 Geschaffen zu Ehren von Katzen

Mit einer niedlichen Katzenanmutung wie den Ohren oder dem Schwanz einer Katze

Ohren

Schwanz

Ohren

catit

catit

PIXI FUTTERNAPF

──────────────────────────────

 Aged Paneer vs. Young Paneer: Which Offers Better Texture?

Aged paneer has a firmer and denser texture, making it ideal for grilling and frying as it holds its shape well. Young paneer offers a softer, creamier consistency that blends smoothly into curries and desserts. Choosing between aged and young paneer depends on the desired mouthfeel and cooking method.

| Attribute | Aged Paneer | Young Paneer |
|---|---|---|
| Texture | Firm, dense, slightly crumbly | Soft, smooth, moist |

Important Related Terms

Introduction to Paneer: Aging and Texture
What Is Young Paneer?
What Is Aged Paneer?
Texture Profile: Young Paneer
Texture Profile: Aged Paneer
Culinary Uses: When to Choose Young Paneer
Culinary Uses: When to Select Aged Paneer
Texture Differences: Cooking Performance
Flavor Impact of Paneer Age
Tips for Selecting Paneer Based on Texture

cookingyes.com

──────────────────────────────

- **TASK OBJECTIVE**
Find how many lines in the entries include the string "What", and state only the number.

- **EXERCISE RESULT**
2